Narcolepsy is a sleep disorder caused by a problem with the nervous system. Narcolepsy sufferers experience extreme drowsiness during the day, usually every three to four hours. Narcoleptics can fall asleep at any time, making the illness unpredictable and dangerous. Medications and scheduled naps may reduce the symptoms of narcolepsy, but there is no cure. After a brief period of sleep, a narcoleptic usually awakes feeling refreshed.
Narcoleptics also experience sleep paralysis where they are unable to move their body while waking, and may experience visual and audio hallucinations. Some narcoleptics also experience cataplexy during exercise, or with high emotion. Cataplexy is a sudden loss of muscle tone that can result in weakness and lack of muscle control.
Narcolepsy is not a condition that can automatically qualify for benefits if it matches a Social Security impairment listing—there is no listing for narcolepsy. But it's possible your symptoms could be similar enough to those caused by frequent dyscognitive seizures, in which case your condition might be considered equivalent to epilepsy, which does have a listing (listing 11.02). For more information, see Nolo's article on meeting the disability listing for epilepsy, which was updated in late 2016.

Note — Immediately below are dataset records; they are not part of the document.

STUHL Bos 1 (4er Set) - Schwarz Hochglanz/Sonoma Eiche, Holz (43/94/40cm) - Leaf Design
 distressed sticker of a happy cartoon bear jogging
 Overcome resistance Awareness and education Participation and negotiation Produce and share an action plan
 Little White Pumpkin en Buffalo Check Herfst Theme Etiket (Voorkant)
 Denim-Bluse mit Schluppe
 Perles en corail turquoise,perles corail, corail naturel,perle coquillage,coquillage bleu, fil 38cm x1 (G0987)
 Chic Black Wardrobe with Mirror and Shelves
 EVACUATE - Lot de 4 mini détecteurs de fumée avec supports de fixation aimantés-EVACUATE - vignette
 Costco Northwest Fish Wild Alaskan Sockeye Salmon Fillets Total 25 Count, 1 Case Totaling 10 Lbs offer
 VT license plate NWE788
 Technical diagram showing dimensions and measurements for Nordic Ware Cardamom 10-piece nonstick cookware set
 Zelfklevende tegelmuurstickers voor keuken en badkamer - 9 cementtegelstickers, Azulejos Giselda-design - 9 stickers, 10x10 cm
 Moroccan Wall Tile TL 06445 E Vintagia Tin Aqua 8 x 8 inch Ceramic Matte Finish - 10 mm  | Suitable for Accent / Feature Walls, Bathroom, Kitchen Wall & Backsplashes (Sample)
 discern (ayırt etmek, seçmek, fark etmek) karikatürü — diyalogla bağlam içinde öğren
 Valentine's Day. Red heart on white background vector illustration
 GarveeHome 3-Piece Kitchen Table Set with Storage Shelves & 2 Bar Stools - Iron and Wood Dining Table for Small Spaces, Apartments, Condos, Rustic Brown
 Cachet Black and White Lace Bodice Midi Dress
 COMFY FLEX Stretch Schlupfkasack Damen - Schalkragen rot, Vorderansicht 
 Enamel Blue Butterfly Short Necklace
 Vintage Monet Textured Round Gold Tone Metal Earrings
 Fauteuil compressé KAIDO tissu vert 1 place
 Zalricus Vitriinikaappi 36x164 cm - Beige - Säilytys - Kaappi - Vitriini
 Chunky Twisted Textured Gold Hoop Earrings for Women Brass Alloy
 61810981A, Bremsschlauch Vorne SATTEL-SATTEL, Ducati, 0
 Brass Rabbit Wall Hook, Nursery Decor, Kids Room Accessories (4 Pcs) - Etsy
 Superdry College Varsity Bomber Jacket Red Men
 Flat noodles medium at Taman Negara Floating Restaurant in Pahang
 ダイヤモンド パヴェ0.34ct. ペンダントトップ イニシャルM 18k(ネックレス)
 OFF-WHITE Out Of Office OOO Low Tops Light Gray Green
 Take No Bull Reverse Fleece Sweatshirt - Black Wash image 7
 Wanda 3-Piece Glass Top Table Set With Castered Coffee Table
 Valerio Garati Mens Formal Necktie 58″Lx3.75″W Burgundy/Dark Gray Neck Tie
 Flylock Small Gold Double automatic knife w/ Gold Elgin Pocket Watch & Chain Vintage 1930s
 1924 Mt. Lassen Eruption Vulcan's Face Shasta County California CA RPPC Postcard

If you don't try to "equal" the epilepsy listing, the Social Security Administration (SSA) will look to whether you are able to perform your past work despite your narcolepsy. If the SSA believes you should be able to perform your past work, your claim will be denied. But if the SSA believes that your narcolepsy prevents you from doing your past work (say you used to operate heavy machinery), the SSA will then determine whether there is other work in the U.S. that you're able to perform. To decide this, the SSA will look at your age, education, past work experience, and the work limitations associated with your narcolepsy.
To prove that your narcolepsy causes work limitations, you should provide the SSA with a residual functional capacity (RFC) assessment from your treating physician. An RFC is a detailed report on how your narcolepsy affects your ability to perform work-related activities. A well written and well supported RFC is necessary to win your claim for disability based on narcolepsy. Even though the SSA will accept medial evidence from any licensed physicians who treats you, it will give more weight to a doctor who specializes in narcolepsy. Therefore, you should ask your neurologist to fill out an RFC form. (Learn more about the role that RFCs play in the medical eligibility determination.)
Your RFC must explain in detail how your narcolepsy prevents you from working. For example, you may need to take frequent and unscheduled breaks throughout the day because of your narcolepsy. And because the symptoms of narcolepsy may be mitigated by scheduled naps, your employer would need to provide you with a place to sleep at regularly scheduled intervals. Most employers are unwilling to provide this type of accommodation. Also, the SSA will approve disability claims where an RFC establishes that the applicant's impairment would result in a 20% decrease in productivity; therefore, because the frequent need for naps and unscheduled breaks would severely impact your productivity, it is unlikely that you could engage in full time work.
Your neurologist should also explain in your RFC how your narcolepsy affects your ability to walk, sit, stand, push, pull, lift, and carry. For example, if you suffer from cataplexy as a result of your narcolepsy, it may be particular dangerous for you to engage in any strenuous activity. This would further limit your ability to perform many jobs. Also, because narcolepsy causes extreme drowsiness, you likely would be prevented from any jobs that required you to climb ladders, drive heavy machinery, or engage in any type of work where safety is at issue.
If you take medication to treat your narcolepsy, you should document any side effects with your doctor and to the SSA. Your doctor should then report on your RFC how your narcolepsy medication impacts your ability to focus, complete tasks, and follow directions.
If the SSA decides that based on your age, education, past work experience and the limitations outlined in your RFC that there is no work you can do, your claim should be approved.
An RFC is only as good as the medical evidence that supports it. Therefore, it is important that you or your doctor provide the SSA with as much medical evidence as possible to support your diagnosis of, treatment for, and symptoms of narcolepsy. You should provide the SSA with the results of any sleep studies, EEGs, and genetic tests performed by your treating physicians. Also, you should provide copies of any sleep journals that you have kept to document your sleep patterns. Medication lists should be provided along with a description of any side effects you experience. You should also request copies of your doctor's notes from your appointments for treatment and your diagnosis of your narcolepsy. It will speed up your claim if you can submit these to the SSA yourself, along with an RFC form from your doctor.
When you apply for disability, the Social Security Administration (SSA) will determine whether you are working above the "substantial gainful activity" (SGA) level. For 2017, the SGA amount is $1,170. That means if you earn $1,170 or more a month, the SSA will find that you are capable of doing substantial gainful activity (work), and your claim will be denied. However, if you are working below the SGA level (say you can only work 12 hours per week because of your disability), you can still qualify for benefits.